#### SUPPLIED TEXT:

********************

From: Juhani R. <jr...@ik...> - 2006-03-07 06:16:37
|
On Mon, 6 Mar 2006, David Coulson wrote: > I've been beta testing VMWare ESX 3.0 with IET, and the guys from VMWare > told me this: > > By the way, looking at IET ver. 0.4.13 they do not seem to handle > RESERVE/RELEASE correctly (it always OK them no matter what), so I would > not recommend it for shared VMFS (it is guaranteed to corrupt your VMFS > sooner or later). > > Can someone explain if this will be fixed in IET soon? I made patch for it but reveals big problems with IET reset handling and most of the times it results to BUG() when cluster does failover using target RESET. You can check archives for the patch if you're interested (I'm not sure if it still applies cleanly). I've been planning to get back to it but haven't had time to deepdive to iet code and check what's wrong with reset handling (there is something definitely wrong if you check mailinglist by seraching for BUG()). Good news it is that even without patch cluster works correctly as long as cluster nodes have somekind of connection. One time when real corruption can happen is when for some reason both nodes are alive but can't see each other. This is moment when the inactive node tries to come active and sends RESERVE which succeeds and starts to use disk. The other node also continues to use disk because it also has RESERVE which it thinks is valid. One way to make sure that this doesn't happen is to keep heartbeat in every connection and make sure that machines can also reach each other through those connections. With my patch inactive node doesn't succeed with RESERVE so it sends target RESET and that most of the time this triggers BUG() in iet. > David Juhani -- Juhani Rautiainen jr...@ik... |

********************

Dataset records
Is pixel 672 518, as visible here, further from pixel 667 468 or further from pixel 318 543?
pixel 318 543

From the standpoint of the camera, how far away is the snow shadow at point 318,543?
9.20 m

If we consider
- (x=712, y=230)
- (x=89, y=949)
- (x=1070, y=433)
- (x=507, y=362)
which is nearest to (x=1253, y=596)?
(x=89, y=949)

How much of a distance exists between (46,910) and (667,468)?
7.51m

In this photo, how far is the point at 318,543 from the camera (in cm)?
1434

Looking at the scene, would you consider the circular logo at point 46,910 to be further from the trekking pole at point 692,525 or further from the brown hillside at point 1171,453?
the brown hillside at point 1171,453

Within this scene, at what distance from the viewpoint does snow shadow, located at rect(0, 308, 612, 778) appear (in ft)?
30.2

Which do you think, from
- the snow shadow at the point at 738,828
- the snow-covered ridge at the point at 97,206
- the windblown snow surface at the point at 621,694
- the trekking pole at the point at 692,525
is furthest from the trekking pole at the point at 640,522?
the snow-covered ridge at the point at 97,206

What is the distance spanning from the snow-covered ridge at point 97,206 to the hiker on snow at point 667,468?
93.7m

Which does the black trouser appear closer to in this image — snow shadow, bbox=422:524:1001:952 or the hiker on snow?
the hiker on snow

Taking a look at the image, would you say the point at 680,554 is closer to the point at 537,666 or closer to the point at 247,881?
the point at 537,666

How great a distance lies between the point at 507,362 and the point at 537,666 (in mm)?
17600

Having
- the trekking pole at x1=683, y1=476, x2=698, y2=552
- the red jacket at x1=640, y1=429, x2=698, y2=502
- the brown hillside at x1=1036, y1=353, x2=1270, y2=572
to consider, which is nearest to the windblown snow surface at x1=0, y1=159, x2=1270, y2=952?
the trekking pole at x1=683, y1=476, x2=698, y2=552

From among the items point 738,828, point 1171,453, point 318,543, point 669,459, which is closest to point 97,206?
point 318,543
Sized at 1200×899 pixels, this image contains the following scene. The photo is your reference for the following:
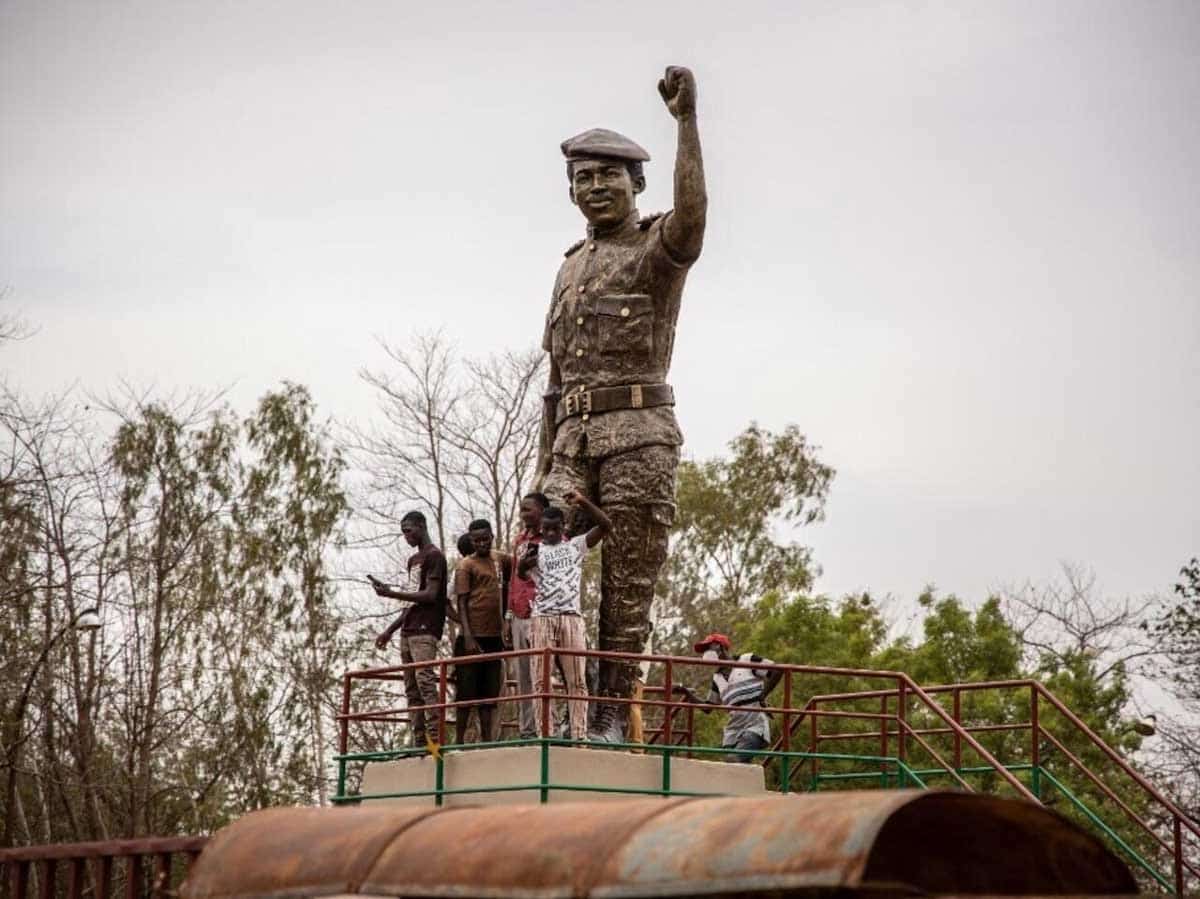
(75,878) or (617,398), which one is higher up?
(617,398)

********************

#### WRITTEN EXERCISE:
From the mailing-list message, list every software product and file system it names. Include any version numbers the message gives.

#### COMPLETE RESPONSE:
- VMWare ESX 3.0
- IET (version 0.4.13)
- VMFS